Para los gobiernos mexicano y de EU, el T-MEC se ha convertido en una herramienta de geopolítica con la que se negocia desde la relación con China hasta el combate al fentanilo. Y este tema de China ha sido clave en las negociaciones. “EU no quiere que se fabriquen autos chinos en México que luego puedan entrar al mercado estadounidense como un producto mexicano”, me dijo una fuente que estuvo al tanto de las negociaciones.

EU anunció que no renovará el Tratado debido a deficiencias del acuerdo y a los déficits comerciales. Ahora, las conversaciones continuarán el 20 de julio en CDMX para discutir los aranceles sobre el acero, el aluminio y las autopartes. Lo que buscan, me dicen, es que las revisiones anuales del acuerdo mantengan aranceles sobre estos productos.

Ante el anuncio de la no renovación, los mercados no reaccionaron con gran alarma. El tipo de cambio del peso frente al dólar no cambió demasiado, lo que indica que los mercados no esperaban resultados muy distintos.

Ahora, una revisión anual del tratado implica que casi todo el tiempo estarán en negociaciones. El gobierno ha dicho que habría sido peor que EU se saliera del acuerdo, como prevé el propio tratado entre las posibles alternativas. Sobre esto, el excanciller mexicano Jorge Castañeda me dijo: “Siempre hay algo peor. Pero eso es muy mexicano”.

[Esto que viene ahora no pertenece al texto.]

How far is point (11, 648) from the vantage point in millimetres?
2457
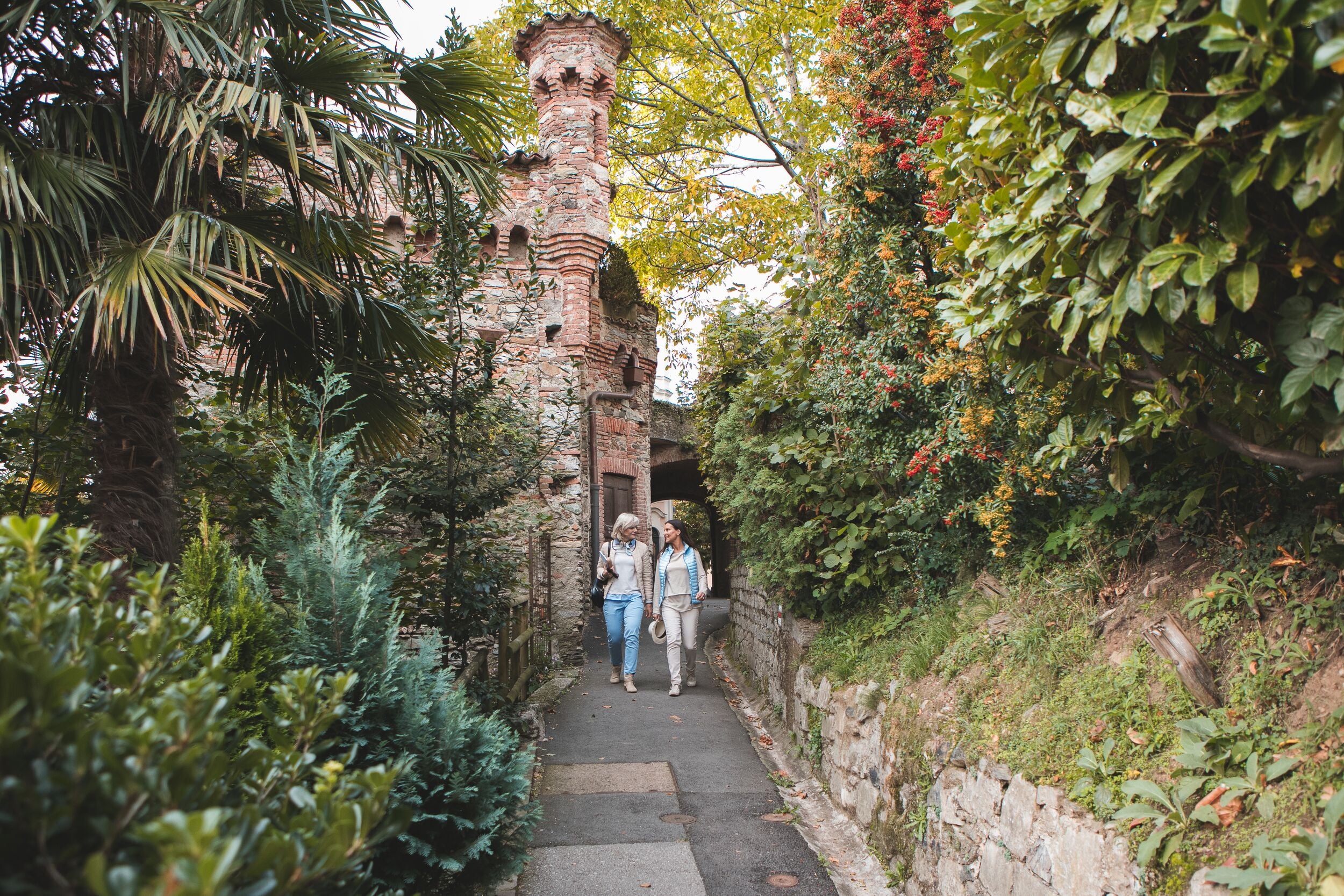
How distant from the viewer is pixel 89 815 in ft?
3.98

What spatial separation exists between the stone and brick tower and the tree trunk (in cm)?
501

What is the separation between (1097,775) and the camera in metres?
2.97

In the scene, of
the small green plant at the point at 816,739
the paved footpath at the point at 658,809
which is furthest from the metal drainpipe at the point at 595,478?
the small green plant at the point at 816,739

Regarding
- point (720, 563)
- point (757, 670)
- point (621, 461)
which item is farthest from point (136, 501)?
point (720, 563)

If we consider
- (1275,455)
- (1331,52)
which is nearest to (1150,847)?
(1275,455)

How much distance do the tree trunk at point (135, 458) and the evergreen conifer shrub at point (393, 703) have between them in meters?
1.51

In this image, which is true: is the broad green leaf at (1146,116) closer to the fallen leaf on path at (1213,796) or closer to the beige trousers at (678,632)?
the fallen leaf on path at (1213,796)

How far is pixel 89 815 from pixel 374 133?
4955 millimetres

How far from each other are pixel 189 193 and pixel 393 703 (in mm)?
3160

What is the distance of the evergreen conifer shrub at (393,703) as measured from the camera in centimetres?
316

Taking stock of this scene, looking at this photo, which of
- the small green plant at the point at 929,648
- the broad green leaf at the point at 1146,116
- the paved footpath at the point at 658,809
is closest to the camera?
the broad green leaf at the point at 1146,116

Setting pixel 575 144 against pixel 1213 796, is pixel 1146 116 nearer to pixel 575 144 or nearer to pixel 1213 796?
pixel 1213 796

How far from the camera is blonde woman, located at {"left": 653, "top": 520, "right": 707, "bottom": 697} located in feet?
28.2

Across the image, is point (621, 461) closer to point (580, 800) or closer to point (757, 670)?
point (757, 670)
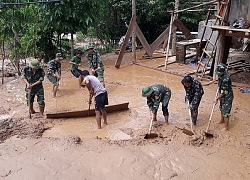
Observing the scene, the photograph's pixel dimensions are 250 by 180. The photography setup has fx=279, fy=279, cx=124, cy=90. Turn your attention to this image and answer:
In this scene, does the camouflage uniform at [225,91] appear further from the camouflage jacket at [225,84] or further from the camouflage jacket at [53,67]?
the camouflage jacket at [53,67]

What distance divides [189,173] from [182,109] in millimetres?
3007

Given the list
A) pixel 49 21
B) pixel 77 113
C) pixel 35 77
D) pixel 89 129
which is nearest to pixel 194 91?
pixel 89 129

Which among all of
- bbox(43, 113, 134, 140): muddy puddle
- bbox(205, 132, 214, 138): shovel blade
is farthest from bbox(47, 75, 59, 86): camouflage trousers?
bbox(205, 132, 214, 138): shovel blade

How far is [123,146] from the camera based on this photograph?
563cm

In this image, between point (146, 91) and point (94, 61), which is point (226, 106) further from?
point (94, 61)

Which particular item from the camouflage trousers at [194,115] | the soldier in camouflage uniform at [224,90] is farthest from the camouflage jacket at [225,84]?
the camouflage trousers at [194,115]

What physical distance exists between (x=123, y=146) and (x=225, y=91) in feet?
8.03

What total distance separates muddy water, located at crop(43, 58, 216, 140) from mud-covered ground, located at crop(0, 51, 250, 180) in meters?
0.03

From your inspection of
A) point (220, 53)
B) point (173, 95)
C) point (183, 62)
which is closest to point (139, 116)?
point (173, 95)

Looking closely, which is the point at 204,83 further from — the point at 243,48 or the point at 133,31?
the point at 243,48

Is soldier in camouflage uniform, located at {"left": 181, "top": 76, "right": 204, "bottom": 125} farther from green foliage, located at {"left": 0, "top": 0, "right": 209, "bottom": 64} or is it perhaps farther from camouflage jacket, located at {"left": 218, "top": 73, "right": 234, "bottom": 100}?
green foliage, located at {"left": 0, "top": 0, "right": 209, "bottom": 64}

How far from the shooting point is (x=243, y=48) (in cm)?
1424

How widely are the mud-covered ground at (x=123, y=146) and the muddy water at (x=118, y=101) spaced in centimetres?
3

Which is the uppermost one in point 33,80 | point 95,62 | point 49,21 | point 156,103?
point 49,21
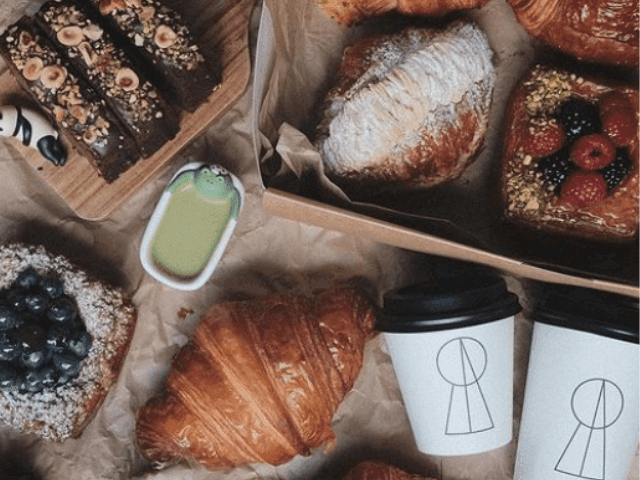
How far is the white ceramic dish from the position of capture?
1.88 m

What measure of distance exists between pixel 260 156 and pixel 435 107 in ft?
1.26

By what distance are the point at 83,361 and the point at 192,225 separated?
15.8 inches

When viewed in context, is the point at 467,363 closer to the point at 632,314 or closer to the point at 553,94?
the point at 632,314

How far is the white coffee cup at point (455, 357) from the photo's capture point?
1649mm

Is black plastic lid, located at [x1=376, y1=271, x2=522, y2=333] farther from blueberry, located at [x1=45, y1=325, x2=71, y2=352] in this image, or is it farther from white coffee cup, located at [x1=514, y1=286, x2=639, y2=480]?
blueberry, located at [x1=45, y1=325, x2=71, y2=352]

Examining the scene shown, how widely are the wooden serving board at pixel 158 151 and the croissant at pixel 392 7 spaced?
23 cm

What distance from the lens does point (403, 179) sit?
178 centimetres

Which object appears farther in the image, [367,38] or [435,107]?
[367,38]

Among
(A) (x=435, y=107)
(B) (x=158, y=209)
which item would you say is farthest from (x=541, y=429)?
(B) (x=158, y=209)

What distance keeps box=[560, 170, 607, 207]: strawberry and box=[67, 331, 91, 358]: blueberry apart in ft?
3.64

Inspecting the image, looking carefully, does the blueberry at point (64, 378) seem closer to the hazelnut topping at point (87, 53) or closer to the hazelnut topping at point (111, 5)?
the hazelnut topping at point (87, 53)

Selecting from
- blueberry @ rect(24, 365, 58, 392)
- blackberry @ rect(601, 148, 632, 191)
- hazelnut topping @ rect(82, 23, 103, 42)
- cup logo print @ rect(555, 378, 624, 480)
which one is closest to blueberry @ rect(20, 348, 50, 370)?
blueberry @ rect(24, 365, 58, 392)

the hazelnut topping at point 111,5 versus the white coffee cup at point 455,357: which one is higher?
the hazelnut topping at point 111,5

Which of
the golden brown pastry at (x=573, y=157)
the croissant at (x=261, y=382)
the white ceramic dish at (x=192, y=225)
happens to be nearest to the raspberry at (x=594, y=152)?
the golden brown pastry at (x=573, y=157)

Castañeda coincide con otros expertos, quienes me explicaron que las revisiones anuales pueden desalentar la inversión, que requiere certeza y planeación a largo plazo. “El tratado se convierte en un factor de incertidumbre o de reticencia para invertir”, me dijo. “Sí, es un fracaso. El desenlace ideal habría sido que alcanzaran suficientes acuerdos. Esto es muy nocivo para México”.

El tratado original de 1994, dijo Castañeda, generaba continuidad y seguridad jurídica, claves para la inversión. Ahora habrá un tratado con revisiones anuales y mecanismos poco claros para dirimir las diferencias.

Marcelo Ebrard ha liderado las negociaciones por parte de México. Esta negociación implica su futuro político, me dicen varias fuentes, porque quiere ser candidato presidencial en 2030. “No tenemos prisa, pero tampoco nos interesa que exista incertidumbre”, dijo Ebrard.

Dentro del gobierno de Sheinbaum, la perspectiva es bastante más alentadora. Funcionarios de gobierno, con quienes hablé bajo condición de anonimato, me dijeron que la estrategia actual es “resistir hasta que se vaya Trump” en 2029 y, entonces, negociar un mejor tratado con el nuevo gobierno estadounidense.

Pero resistir no suena como una estrategia real. Y con revisiones anuales, en un ambiente político tan complejo como el que hoy vive la relación bilateral, no parece nada fácil.